Regimes: An Auditable, Held-Out-Gated Improvement Loop Demonstrated on LongMemEval with ActiveGraph
Regimes: An Auditable, Held-Out-Gated Improvement Loop Demonstrated on LongMemEval with ActiveGraph
Regimes:一种基于 ActiveGraph 在 LongMemEval 上演示的可审计、留出验证门控改进循环
Abstract: Autonomous improvement loops are hard to trust because the improvement process is usually external scaffolding bolted onto the agent: failures go unlogged, diagnoses cannot be replayed, and promote-or-discard decisions land in a side database rather than the agent’s own history.
摘要: 自主改进循环往往难以获得信任,因为改进过程通常是附加在智能体外部的脚手架:故障未被记录,诊断过程无法重现,且“提升或丢弃”的决策往往存储在侧边数据库中,而非智能体自身的历史记录里。
We show that an event-sourced agent runtime removes that friction and turns controlled improvement into a first-class workflow. When the agent’s state is a deterministic projection of an append-only event log, failures are recorded, a run replays exactly from its log, candidate patches scope to typed pipeline seams, gates are auditable, and every promotion or discard is itself an event.
我们展示了一种基于事件溯源(event-sourced)的智能体运行时,它消除了这种阻碍,并将受控改进转化为一种一等工作流。当智能体的状态是仅追加事件日志的确定性投影时,故障会被记录,运行过程可根据日志精确重放,候选补丁被限定在类型化的流水线接口中,门控机制可审计,且每一次提升或丢弃操作本身也成为一个事件。
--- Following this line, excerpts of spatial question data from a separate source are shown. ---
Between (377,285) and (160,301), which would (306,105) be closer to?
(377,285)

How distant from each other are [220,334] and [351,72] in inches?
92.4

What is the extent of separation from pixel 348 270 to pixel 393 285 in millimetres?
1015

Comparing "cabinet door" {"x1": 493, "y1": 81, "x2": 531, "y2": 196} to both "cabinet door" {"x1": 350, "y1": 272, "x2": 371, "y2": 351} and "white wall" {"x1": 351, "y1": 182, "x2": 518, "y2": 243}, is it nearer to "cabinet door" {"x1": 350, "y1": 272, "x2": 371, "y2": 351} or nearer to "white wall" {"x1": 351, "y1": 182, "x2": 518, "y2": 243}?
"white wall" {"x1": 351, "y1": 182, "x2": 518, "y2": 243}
We demonstrate this with Regimes, a loop on the ActiveGraph runtime that diagnoses failed evaluations, proposes a repair at a pipeline point, and promotes it only after static checks, sandbox execution, in-sample evaluation, and held-out validation. The loop is target-agnostic: the same control flow runs against different tasks through a common interface.
我们通过 Regimes 演示了这一点,这是一个运行在 ActiveGraph 上的循环系统,它能诊断失败的评估,在流水线节点提出修复方案,并仅在通过静态检查、沙盒执行、样本内评估和留出验证(held-out validation)后才进行提升。该循环与目标无关:相同的控制流通过通用接口运行在不同的任务上。
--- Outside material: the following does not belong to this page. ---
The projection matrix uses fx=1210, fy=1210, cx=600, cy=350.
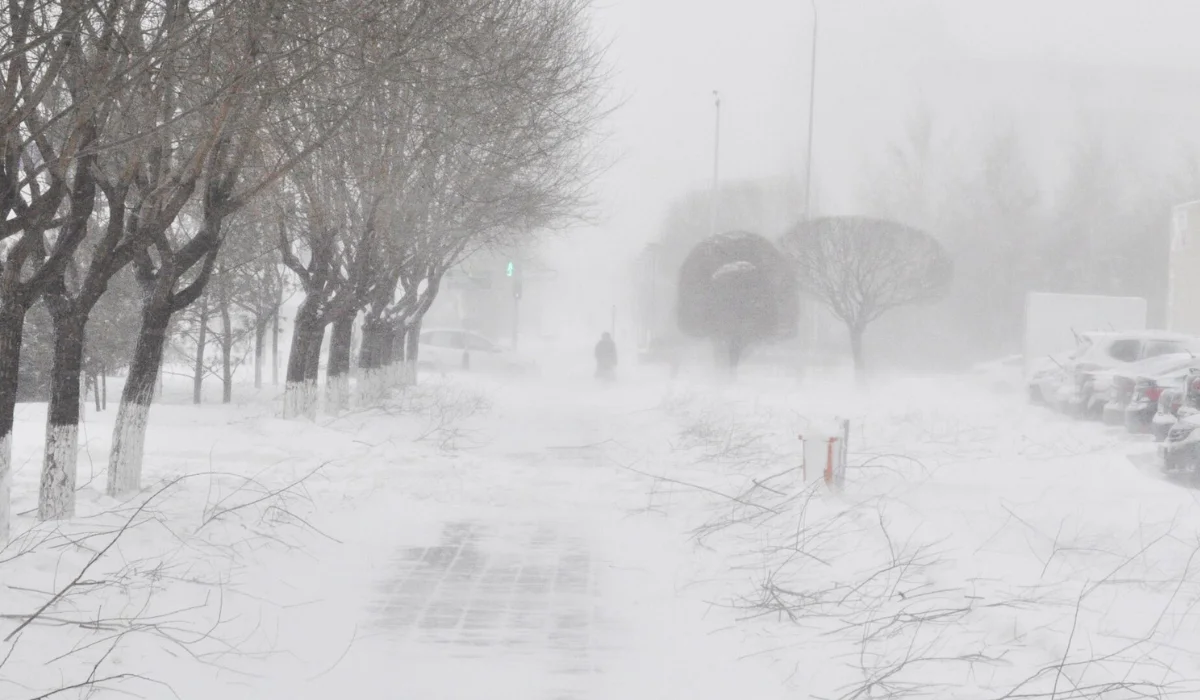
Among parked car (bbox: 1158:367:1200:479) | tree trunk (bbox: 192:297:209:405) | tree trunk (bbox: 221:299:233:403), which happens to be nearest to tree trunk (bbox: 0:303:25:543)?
parked car (bbox: 1158:367:1200:479)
On LongMemEval-S the dominant failure is not retrieval but reconciliation: the evidence is already in the assembled context, yet the reader answers incorrectly. Across five seeded held-out splits, Regimes discovers reader-prompt repairs that improve final held-out accuracy by +0.05 to +0.10 in four splits and +0.01 in one over-promotion split; two splits are individually significant, and the pooled count is descriptive only, since the splits share one 500-question pool.
在 LongMemEval-S 上,主要的失败原因并非检索,而是协调(reconciliation):证据已经存在于组装好的上下文中,但阅读器却给出了错误的答案。在五个种子留出数据集划分中,Regimes 发现了能改善阅读器提示的修复方案,在四个划分中将最终留出准确率提高了 +0.05 到 +0.10,在另一个过度提升的划分中提高了 +0.01;其中两个划分具有统计学显著性,而汇总计数仅具描述性,因为这些划分共享同一个 500 题的题库。
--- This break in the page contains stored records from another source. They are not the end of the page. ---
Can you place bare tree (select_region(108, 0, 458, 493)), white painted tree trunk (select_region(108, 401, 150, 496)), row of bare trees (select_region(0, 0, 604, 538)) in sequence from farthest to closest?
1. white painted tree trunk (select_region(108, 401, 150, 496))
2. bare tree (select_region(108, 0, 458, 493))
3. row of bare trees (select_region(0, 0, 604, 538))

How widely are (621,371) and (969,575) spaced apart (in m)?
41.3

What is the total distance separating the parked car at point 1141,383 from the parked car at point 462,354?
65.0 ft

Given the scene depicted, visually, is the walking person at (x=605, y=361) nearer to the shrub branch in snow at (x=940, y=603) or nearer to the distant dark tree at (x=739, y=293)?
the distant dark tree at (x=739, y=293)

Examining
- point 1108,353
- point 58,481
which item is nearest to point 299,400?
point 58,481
The durable contributions are ActiveGraph as an auditable substrate that makes controlled improvement loops tractable, the held-out-gated loop it supports, the failure-regime taxonomy routing each failure to a pipeline location, and the prompt-as-discovery-probe hypothesis.
本研究的持久贡献包括:作为可审计基底的 ActiveGraph,它使受控改进循环变得可行;其支持的留出验证门控循环;将每个故障路由至流水线特定位置的故障机制分类法;以及“提示即发现探针”(prompt-as-discovery-probe)的假设。